NHL

BRODEUR FACES OFF AGAINST RANGERS’ OWN LITTLE DEVIL

THIS is the night for Picture-in-Picture.

This is the night on which anti-hero meets hero.

This is the night on which Sean Avery the Ranger faces Martin Brodeur for the first time since last spring’s roiling first-round playoff series that featured face guarding, the unconstitutionally written Avery Rule, the famous spurned handshake, the infamous public reference to “Fatso,” and the five-game victory for the Blueshirts.

This is the night on which the Rangers will attempt to extend their record against the Devils to 12-2-3 with Avery in the lineup. This is the night on which Henrik Lundqvist will attempt to extend his record against Brodeur to 18-6-4. This is the night on which the faltering Blueshirts will attempt to solidify their tenuous hold on a playoff spot.

This is the night at the Garden on which to focus on the big picture of playoff implications without ever allowing your vision to stray far from Brodeur’s crease whenever Avery is on the ice.

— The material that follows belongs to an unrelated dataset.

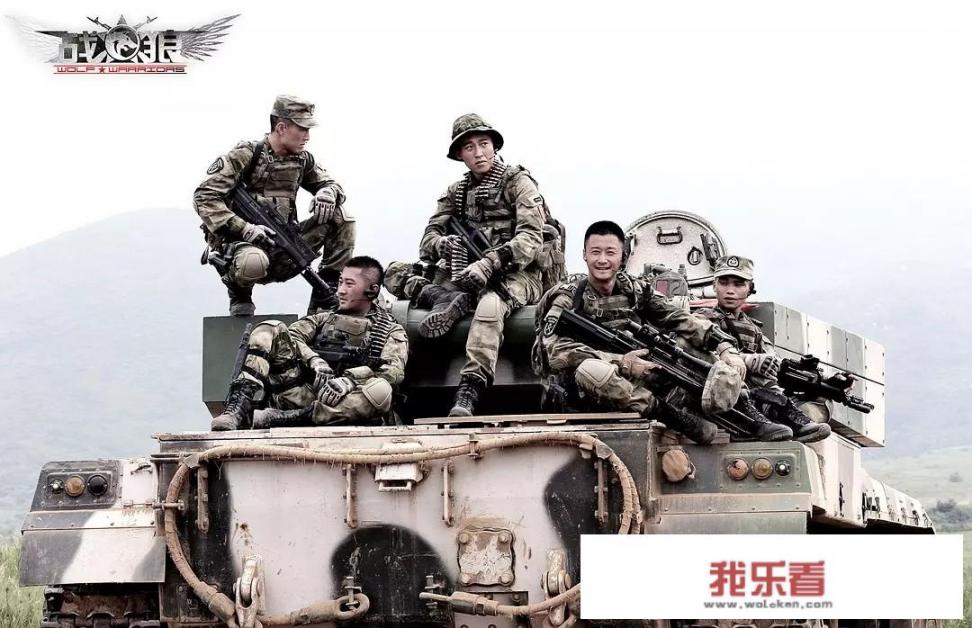 仅靠豆瓣8.5分，真的能证明《红海行动》完胜《战狼2》吗？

This is the night to keep your eyes on Bobby Holik if he’s on the ice with Avery, to keep your eyes on Lundqvist’s crease if the Devils choose to respond indirectly against Public Enemy No. 1, to keep your eyes on the officials, whose handling of their professional duties will come under strict scrutiny.

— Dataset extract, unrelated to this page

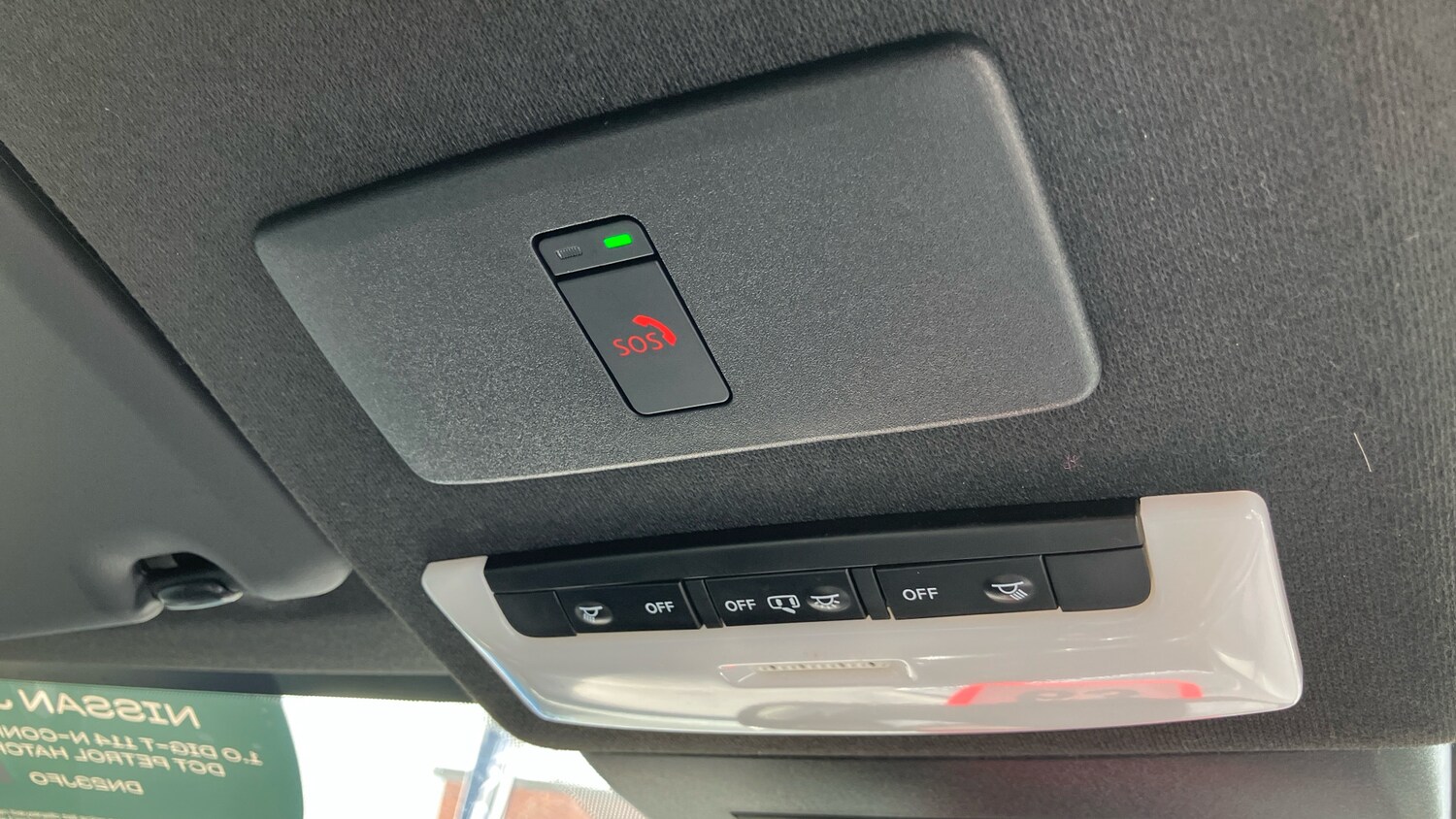 Used Nissan Juke 2023 for sale - 75792800: Photo 25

This, as always, is the night to keep your eyes on Avery, who has been Mr. Mxyzptlk to Brodeur’s Superman from the moment he joined the Battle of the Hudson on Feb. 6, 2007 and turned it into his own comic strip.

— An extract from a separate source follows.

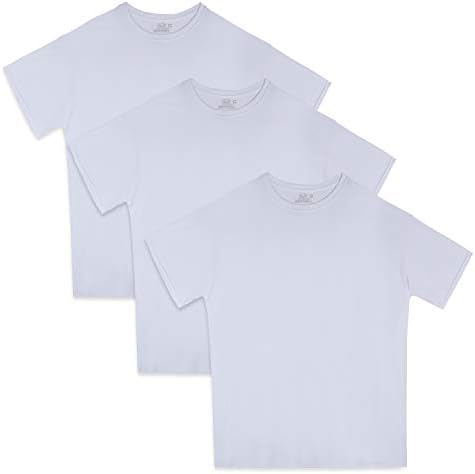 Breathable Cotton Undershirts (Regular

There will be serious business conducted at the Garden tonight, you bet there will be with the Rangers now hanging on for dear life in the wake of a 1-2-1 backslide that has thrown the proposition of a fourth straight trip to the playoffs into serious doubt.

But to believe that Avery-Brodeur is somehow just a sideshow is missing the point, which, quite simply, is that Avery the Ranger is as singularly responsible for tilting the rivalry Manhattan’s way as anyone since Mark Messier.

The whole world will be watching tonight — well, not really; the whole tiny part of the world that gets Versus, that is — to see what Avery will do, what Brodeur and the Devils will do in response, and whether the referees working the game will call it without a politically correct agenda.

Avery was mum yesterday just as he was mum immediately following the 4-3 defeat in Pittsburgh on Saturday, in which referees Dave Jackson and Steve Kozari made No. 16 their companion, to steal a phrase from the Washington Post’s Eugene Robinson.

John Tortorella repeated his belief that Avery, whom he praised for his self-control under the spotlight, has not received equal treatment from officials and that, in his opinion, there has been a different standard applied to the interpretation of what is legal when done by Avery as opposed to what is legal when done to Avery. The quotes from the head coach and his players were otherwise vanilla.

Tonight won’t be vanilla.

Tonight will be Avery and Brodeur, anti-hero and hero, antagonist and protagonist, Public Enemy No. 1 and Mr. 553, together again.

Tonight will be theatre in the round building.